Ross Macdonald
Ross Macdonald, Sir John A. Macdonald or John Ross Macdonald ( born June 2, 1915 as Kenneth Millar in Los Gatos, California, † July 11, 1983 in Santa Barbara, California ) was an American writer and lecturer.
Life
After he originally John Macdonald had called, he changed his pseudonym Ross Macdonald, in order to avoid confusion with the same crime writer John D. MacDonald. Ross MacDonald was married to the novelist Margaret Millar.
The central theme of detective novels Macdonalds are reprobates young people and blame their parents. Most novels Macdonalds include branching, reaching far back into the past criminal involvement, the private detective Lew Archer be resolved by. Macdonald led thus one of the first crime writers of the genus to the ideas of psychoanalysis.
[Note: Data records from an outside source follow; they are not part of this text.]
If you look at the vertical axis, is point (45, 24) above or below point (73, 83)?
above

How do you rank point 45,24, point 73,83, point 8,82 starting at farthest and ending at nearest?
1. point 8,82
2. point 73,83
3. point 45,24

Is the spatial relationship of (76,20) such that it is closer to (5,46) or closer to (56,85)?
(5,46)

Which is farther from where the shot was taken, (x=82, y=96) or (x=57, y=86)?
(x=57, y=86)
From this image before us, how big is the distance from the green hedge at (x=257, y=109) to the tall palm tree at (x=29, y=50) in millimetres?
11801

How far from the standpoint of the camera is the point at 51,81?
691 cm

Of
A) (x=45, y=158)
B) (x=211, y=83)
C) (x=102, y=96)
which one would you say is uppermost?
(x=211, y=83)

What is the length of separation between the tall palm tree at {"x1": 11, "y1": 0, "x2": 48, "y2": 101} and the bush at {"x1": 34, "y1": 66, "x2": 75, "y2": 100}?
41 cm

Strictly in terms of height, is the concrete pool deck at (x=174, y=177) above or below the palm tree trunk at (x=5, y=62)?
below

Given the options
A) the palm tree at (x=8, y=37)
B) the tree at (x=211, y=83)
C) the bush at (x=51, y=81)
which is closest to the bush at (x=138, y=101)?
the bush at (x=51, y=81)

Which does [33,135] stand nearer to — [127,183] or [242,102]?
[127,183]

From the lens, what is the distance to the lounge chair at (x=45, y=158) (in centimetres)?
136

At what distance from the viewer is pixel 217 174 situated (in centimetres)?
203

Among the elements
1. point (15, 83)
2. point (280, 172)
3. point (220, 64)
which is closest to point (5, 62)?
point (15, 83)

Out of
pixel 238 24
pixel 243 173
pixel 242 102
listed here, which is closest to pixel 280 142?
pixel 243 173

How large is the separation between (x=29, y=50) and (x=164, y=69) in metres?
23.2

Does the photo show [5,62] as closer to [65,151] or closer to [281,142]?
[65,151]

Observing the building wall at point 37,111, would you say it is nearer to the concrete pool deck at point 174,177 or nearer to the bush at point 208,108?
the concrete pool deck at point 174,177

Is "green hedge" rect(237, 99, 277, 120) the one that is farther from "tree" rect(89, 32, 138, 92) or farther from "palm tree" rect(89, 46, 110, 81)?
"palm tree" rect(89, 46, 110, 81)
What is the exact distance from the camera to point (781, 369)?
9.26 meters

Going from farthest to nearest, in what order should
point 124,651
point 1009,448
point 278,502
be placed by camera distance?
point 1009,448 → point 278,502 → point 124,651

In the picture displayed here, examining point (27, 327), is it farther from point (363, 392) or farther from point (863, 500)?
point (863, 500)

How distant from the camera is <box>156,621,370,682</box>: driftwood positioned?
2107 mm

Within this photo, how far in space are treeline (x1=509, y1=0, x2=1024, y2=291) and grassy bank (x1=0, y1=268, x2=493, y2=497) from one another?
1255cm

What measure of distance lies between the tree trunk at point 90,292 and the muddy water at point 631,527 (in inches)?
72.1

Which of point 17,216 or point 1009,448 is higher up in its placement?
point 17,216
In addition to Dashiell Hammett and Raymond Chandler Ross Macdonald is one of the most important representatives of the hard school of the detective novel. James Ellroy calls him as one of his role models.
Two Lew Archer novels have been made into a film starring Paul Newman as a detective ( Harper, 1966, The Drowning Pool, 1975); However, the investigators say in the movies, for legal reasons Harper Archer instead.
Ross Macdonald died in 1983 from Alzheimer 's disease.
Works
The crime novels were published in 1968 in German from Random House and by Diogenes.
Lew Archer novels without
Lew Archer novels
Narrative volumes
Non-fiction
Films
There was also a mini TV series with six episodes ( Archer, 1975) with Brian Keith in the title role.